(Beginning of Source text)

They contend however that the self-determined rescission, to be
exercised internally by the PEC, constitutes the exercise of a
discretionary
executive power or function which is of importance for
the political functioning of government. The argument stems from the
proposition
that the authority under section 139(1)(c) to dissolve a
municipal council is discretionary
[20]
and that the scope of that discretion permits, as in this instance,
the PEC to change its approach by having the decision rescinded.
This
court was urged to accord recognition to that discretion and to
decline assistance to the applicants, this in the light of the
history of the matter. The stance adopted by the intervening
applicants is that an internal rescission is not competent. Their
argument
is that the
functus
officio
doctrine
[21]
applies and the
decision regardless of whether it is administrative or executive in
nature remains extant until it is set aside by
a court.
[22]
As a matter of fact as at the date of the hearing of this matter the
decision to dissolve the Council was not set aside. For reasons
set
out elsewhere in this judgment the applicants presented a case that
is unanswered and unanswerable. That being so, they were
entitled to
the order granted by this court. From this perspective of the matter
the issue of mootness does not arise and it is unnecessary
to engage
with the
functus
officio
debate or to address the issue whether the self-determined rescission
is a discretionary power and whether it complies with the
Constitution.
THE CONTEMPT
APPLICATION
[21]
The applicants placed two broad issues
before this court: the non-joinder of the administrator, and the
merits of the application.

(End of Source text)
(Beginning of Study material)

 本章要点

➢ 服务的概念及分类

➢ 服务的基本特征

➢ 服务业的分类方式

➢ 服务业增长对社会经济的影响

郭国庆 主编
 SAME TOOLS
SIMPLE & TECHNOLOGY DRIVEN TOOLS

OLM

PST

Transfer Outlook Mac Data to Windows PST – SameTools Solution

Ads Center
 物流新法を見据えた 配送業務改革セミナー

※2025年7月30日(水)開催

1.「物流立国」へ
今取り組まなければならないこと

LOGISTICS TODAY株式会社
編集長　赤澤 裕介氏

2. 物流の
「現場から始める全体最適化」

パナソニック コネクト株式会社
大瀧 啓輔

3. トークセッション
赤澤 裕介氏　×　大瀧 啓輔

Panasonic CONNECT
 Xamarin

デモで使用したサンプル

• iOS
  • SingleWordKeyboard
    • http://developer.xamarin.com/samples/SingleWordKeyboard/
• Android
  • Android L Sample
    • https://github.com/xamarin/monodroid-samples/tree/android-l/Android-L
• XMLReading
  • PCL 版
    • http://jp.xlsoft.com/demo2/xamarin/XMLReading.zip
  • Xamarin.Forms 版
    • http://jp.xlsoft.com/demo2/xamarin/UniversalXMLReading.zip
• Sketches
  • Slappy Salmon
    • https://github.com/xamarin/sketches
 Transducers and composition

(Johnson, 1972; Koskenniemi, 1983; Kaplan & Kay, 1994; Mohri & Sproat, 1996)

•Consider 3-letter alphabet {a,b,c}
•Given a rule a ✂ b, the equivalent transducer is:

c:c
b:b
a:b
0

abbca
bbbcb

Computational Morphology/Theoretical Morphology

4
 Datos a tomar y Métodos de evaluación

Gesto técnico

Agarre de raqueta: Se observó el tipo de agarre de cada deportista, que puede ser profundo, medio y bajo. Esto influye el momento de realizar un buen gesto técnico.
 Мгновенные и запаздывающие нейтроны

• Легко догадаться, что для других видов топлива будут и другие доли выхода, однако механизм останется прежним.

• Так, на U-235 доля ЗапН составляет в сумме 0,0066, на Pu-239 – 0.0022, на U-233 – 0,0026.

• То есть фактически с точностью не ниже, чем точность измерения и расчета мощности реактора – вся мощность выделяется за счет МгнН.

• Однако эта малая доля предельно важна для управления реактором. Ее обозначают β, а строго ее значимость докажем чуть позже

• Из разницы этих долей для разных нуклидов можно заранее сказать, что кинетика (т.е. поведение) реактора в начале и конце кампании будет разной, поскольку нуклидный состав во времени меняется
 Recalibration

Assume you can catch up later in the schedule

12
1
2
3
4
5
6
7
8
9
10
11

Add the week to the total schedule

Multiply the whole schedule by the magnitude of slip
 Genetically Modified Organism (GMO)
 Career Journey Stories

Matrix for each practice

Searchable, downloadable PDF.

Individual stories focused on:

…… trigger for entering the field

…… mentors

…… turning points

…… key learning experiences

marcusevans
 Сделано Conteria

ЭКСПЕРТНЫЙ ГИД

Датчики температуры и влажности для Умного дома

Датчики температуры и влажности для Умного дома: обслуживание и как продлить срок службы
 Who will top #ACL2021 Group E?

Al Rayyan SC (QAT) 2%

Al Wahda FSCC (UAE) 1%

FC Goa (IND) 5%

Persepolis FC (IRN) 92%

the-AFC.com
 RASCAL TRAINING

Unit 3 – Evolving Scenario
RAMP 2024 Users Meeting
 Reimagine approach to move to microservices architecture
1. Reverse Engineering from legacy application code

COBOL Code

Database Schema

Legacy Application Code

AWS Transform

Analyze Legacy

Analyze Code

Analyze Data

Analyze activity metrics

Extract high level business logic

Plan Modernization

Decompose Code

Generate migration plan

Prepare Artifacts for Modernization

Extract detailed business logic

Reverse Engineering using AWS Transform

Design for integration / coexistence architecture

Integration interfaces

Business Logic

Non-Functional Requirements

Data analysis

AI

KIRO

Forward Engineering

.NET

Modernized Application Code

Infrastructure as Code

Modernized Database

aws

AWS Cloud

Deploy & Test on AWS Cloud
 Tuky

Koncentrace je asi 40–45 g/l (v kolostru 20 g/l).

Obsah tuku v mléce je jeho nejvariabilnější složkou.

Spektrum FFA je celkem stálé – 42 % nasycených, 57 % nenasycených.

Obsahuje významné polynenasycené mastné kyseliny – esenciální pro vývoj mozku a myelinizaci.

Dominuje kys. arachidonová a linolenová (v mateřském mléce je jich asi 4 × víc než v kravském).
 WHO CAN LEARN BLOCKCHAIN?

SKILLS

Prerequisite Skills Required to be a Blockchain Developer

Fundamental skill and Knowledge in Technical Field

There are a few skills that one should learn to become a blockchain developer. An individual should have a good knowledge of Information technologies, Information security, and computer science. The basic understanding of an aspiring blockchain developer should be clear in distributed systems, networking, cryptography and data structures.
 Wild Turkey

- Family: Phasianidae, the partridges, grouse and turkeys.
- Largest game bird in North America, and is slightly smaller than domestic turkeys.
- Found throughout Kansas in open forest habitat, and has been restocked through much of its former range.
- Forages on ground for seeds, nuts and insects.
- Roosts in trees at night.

(End of Study material)

## What you need to do
Pick up the court judgment excerpt above at its final sentence and continue writing it from there.

## Task result
I accept that the administrator is a
necessary party who ought to have been joined as a co-applicant in
the contempt proceedings
but do not believe that the application as a
whole should be dismissed merely on the joinder conundrum. The fate
of the application
as evidenced by the order made on 8 October 2021
fell to be determined on its merits.
[22]
In so far as the new matter contained in
the replying affidavit by the MEC is concerned, I have deviated from
the general approach
that a litigant cannot rely on new matter in
reply. The MEC deposed to the founding affidavit on 6 September 2021
and could not have
been in possession of all the facts pertaining to
events in the period subsequent to that date. Despite the indulgence,
its influence
on the merits, from what appears below, is
insignificant.
[23]
The essential relief sought by the MEC, in
addition to claiming costs on a punitive scale, is for an order:
(i)
declaring the Municipality to be in
contempt of paragraph 2 of the order by Bloem J (“the order”);
and
(ii)
declaring that paragraph 2 of the order
means that the Municipal Council and the Executive of the
Municipality are entitled to return
to the Municipality and continue
to exercise all the duties and functions which existed prior to the
notice which was issued in terms
of section 139 (1) (c) of the
Constitution only with the concurrence of the administrator duly
assisted by his team of officials.
[24]
What
bears directly on the contempt application is the meaning and
practical effect attributed to the phrase “in consultation with
the
Administrator” as it appears in the order by Bloem J (“the
order”). The MEC contends that the phrase “in consultation
with
the administrator” means “with the concurrence of the
administrator”. The authority cited in support of this contention
is not disputed.
[23]
[25]
The
practical effect of the meaning advocated by the MEC is that the
Council and executive of the Municipality shall require the
concurrence
of the administrator for the exercise of their duties and
the performance of the functions referred to in the order.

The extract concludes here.